| Exercise instructions |
1. Rewrite the paragraph of the interview excerpt that begins "India’s industrial infrastructure gap is structural" as a short bulleted list that keeps its main facts.
2. Reproduce part of the interview excerpt word for word, beginning at the words "Building Manufacturing Ecosystems" and stopping after the words "form it takes.".

Building Manufacturing Ecosystems
As India sharpens its ambition to become a global manufacturing hub, the strength of its industrial infrastructure will be critical. In a conversation with Sayantan Chakravarty, Editor-in-Chief of India Empire, Dr. Yogesh Bhatia, Chairman & Managing Director of LML Group, speaks about the company’s evolution from a legacy mobility brand to building integrated industrial ecosystems through LML Realty. He discusses the PADMA Cluster project in Haryana, the importance of infrastructure-ready environments for MSMEs, and the broader vision of creating scalable manufacturing platforms for India.
LML was historically known as a mobility brand. What drove the transition toward developing integrated industrial townships?
LML was built on manufacturing. That instinct to build systems that work at scale for India has not changed. What has evolved is the form it takes.
India’s industrial infrastructure gap is structural. Land is fragmented, utilities are unreliable, compliance is burdensome, and affordable yet well-governed industrial space is genuinely scarce. We saw an opportunity to address that directly. LML Realty is not a diversification. It is the same founding intent applied to a different and larger problem.

| Exercise data |
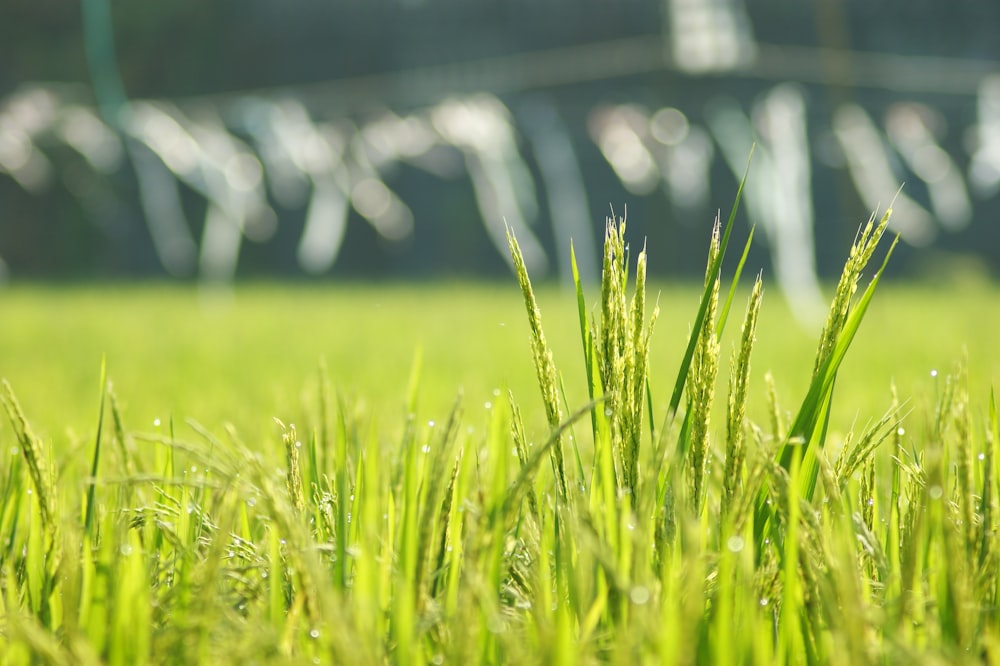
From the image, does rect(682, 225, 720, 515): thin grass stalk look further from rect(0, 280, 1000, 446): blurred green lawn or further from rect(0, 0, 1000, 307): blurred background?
rect(0, 0, 1000, 307): blurred background

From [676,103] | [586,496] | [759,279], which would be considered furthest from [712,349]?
[676,103]

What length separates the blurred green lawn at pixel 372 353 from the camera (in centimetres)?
203

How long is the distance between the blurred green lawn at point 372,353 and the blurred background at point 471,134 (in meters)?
1.40

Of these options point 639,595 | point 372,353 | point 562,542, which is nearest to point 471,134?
point 372,353

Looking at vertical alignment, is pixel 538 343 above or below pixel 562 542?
above

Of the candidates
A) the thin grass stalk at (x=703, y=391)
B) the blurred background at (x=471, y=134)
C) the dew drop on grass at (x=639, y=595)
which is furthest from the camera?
the blurred background at (x=471, y=134)

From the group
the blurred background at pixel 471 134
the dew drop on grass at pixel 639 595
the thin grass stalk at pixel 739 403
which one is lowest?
the dew drop on grass at pixel 639 595

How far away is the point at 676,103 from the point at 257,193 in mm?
4405

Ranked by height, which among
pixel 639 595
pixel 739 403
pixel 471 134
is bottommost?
pixel 639 595

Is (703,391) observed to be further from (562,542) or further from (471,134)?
(471,134)

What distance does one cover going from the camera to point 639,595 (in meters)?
0.52

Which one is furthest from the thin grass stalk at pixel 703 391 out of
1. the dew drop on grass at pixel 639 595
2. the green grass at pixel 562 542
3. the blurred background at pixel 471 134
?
the blurred background at pixel 471 134

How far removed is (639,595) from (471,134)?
7.81 metres

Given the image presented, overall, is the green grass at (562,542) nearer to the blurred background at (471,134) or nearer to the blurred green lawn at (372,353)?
the blurred green lawn at (372,353)
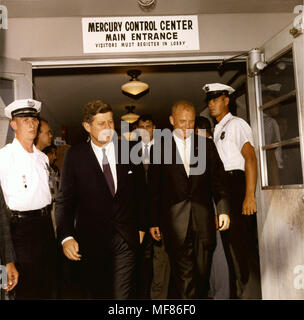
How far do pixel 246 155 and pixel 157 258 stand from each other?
135 cm

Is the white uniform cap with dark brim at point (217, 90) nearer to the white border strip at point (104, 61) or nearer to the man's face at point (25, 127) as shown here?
the white border strip at point (104, 61)

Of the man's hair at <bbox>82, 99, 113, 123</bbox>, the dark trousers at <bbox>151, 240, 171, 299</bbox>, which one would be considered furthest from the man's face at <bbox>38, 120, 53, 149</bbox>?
the dark trousers at <bbox>151, 240, 171, 299</bbox>

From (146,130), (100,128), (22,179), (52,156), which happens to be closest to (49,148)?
(52,156)

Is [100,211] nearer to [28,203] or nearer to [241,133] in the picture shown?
[28,203]

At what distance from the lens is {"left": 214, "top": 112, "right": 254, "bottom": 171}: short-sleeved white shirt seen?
10.8ft

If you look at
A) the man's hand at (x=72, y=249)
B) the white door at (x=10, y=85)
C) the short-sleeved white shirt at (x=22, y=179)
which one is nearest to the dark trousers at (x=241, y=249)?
the man's hand at (x=72, y=249)

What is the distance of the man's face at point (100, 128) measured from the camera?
3.13 metres

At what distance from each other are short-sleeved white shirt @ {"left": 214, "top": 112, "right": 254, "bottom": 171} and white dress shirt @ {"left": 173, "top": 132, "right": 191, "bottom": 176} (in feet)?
1.10

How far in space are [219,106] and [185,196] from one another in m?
1.03

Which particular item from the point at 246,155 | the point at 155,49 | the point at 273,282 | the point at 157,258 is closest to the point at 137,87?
the point at 155,49

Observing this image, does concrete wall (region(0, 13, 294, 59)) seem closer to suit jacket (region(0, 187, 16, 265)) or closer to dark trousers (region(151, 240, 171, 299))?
suit jacket (region(0, 187, 16, 265))

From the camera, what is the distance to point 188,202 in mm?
3018

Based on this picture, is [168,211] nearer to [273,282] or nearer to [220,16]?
[273,282]

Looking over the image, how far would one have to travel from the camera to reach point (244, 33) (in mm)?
3219
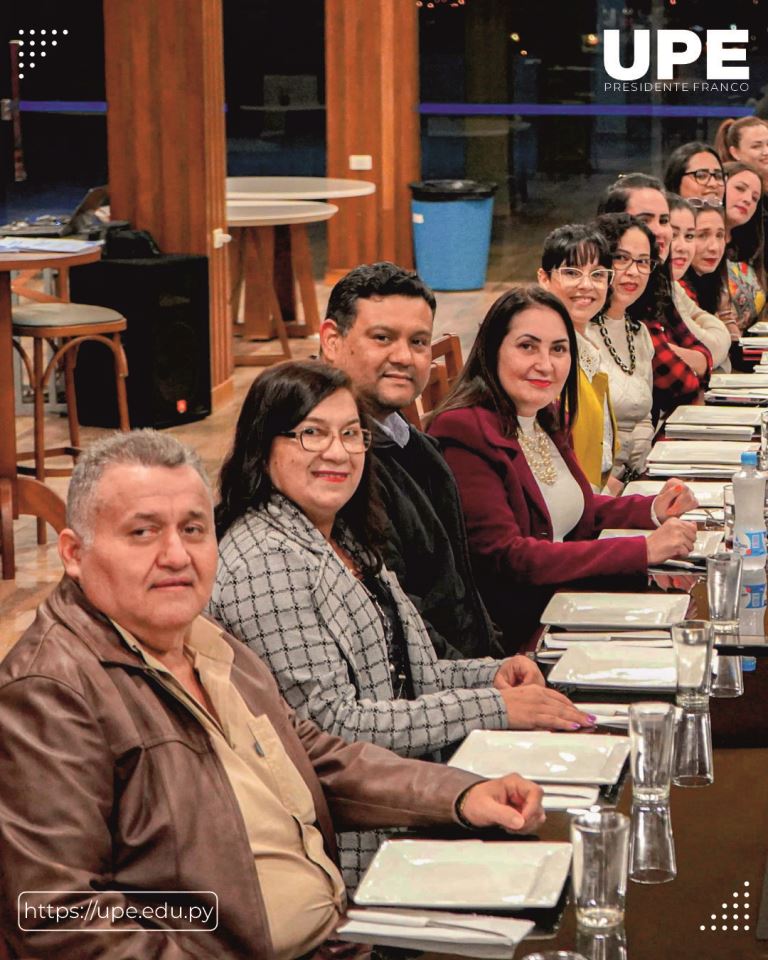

| Problem solutions |
1.
- India’s industrial infrastructure gap is structural.
- Land is fragmented, utilities are unreliable, compliance is burdensome, and affordable, well-governed industrial space is scarce.
- LML saw an opportunity to address this directly.
- LML Realty is not a diversification. It applies the same founding intent to a different and larger problem.

2.
Building Manufacturing Ecosystems
As India sharpens its ambition to become a global manufacturing hub, the strength of its industrial infrastructure will be critical. In a conversation with Sayantan Chakravarty, Editor-in-Chief of India Empire, Dr. Yogesh Bhatia, Chairman & Managing Director of LML Group, speaks about the company’s evolution from a legacy mobility brand to building integrated industrial ecosystems through LML Realty. He discusses the PADMA Cluster project in Haryana, the importance of infrastructure-ready environments for MSMEs, and the broader vision of creating scalable manufacturing platforms for India.
LML was historically known as a mobility brand. What drove the transition toward developing integrated industrial townships?
LML was built on manufacturing. That instinct to build systems that work at scale for India has not changed. What has evolved is the form it takes.